### [WHAT THE TASK ASKS]
Each line below that contains "this" counts once; report the total and nothing more.
[[ DATA LISTING, beginning ]]
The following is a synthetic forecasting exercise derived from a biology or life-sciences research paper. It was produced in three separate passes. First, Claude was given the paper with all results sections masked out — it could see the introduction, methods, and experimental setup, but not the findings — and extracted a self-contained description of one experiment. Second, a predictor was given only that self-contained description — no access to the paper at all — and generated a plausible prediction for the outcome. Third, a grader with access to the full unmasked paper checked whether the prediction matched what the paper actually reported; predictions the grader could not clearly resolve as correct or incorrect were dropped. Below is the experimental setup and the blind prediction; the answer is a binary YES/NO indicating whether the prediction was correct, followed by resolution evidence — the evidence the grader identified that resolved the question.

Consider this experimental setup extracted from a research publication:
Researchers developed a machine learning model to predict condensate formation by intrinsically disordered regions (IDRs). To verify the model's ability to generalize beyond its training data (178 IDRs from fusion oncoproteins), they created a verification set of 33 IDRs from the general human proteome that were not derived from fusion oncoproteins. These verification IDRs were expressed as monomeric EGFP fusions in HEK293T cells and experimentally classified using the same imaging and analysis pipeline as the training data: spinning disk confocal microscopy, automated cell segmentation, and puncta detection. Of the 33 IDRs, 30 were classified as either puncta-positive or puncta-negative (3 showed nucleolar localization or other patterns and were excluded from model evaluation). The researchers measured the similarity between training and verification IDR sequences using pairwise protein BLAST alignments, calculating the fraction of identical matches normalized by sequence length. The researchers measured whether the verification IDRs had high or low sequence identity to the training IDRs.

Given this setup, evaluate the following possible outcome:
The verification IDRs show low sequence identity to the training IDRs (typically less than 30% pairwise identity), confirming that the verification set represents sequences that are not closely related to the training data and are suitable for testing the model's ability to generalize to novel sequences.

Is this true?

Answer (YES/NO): YES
[[ DATA LISTING, end ]]
### [FINISHED TASK]
3